WORK TO BE COMPLETED: Everything in the listing except the pictures should be written out exactly.

GIVEN DATA:

###

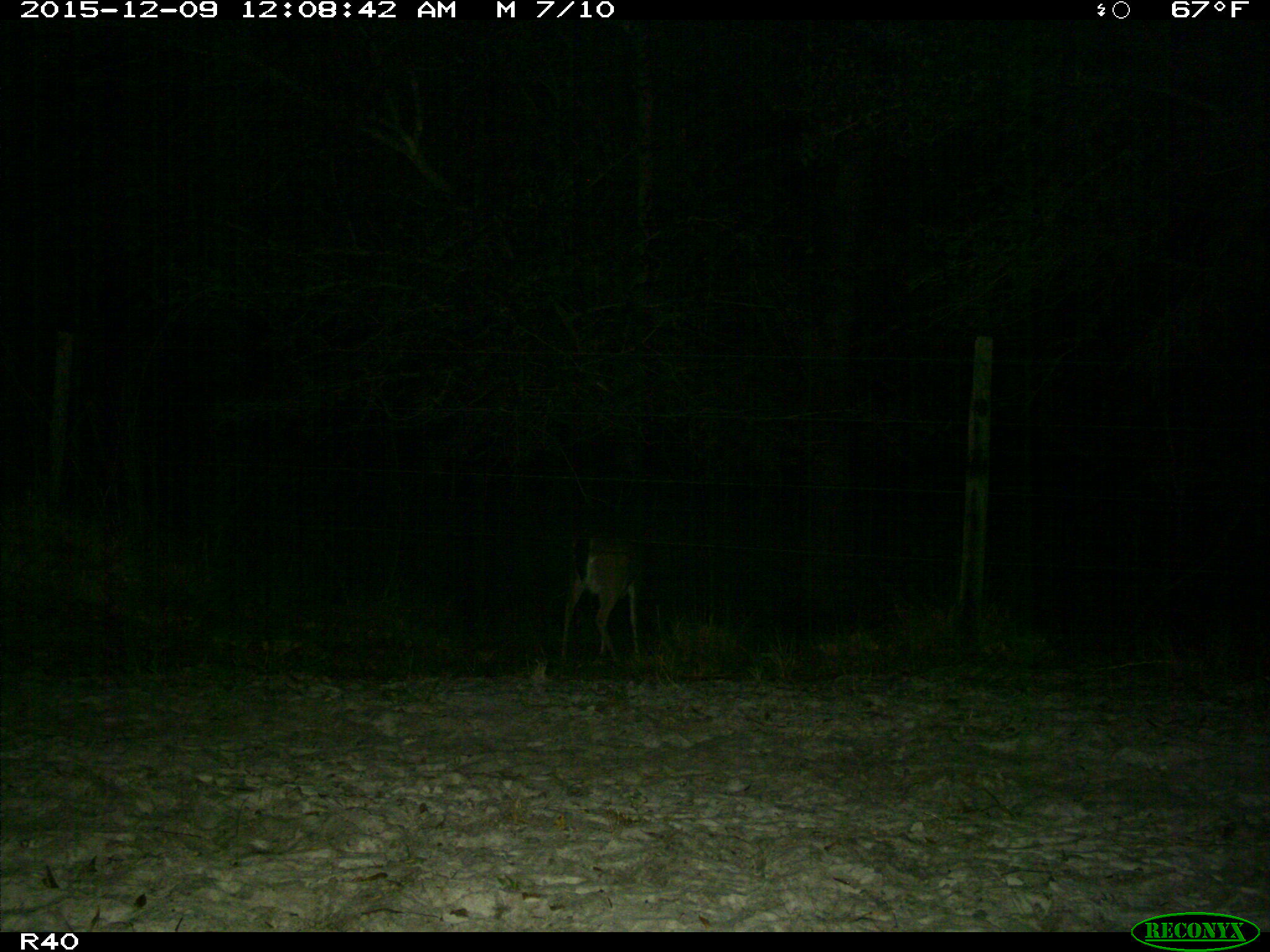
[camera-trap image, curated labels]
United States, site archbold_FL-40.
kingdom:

###

ANSWER BELOW:
[camera-trap image, curated labels]
United States, site archbold_FL-40.
kingdom:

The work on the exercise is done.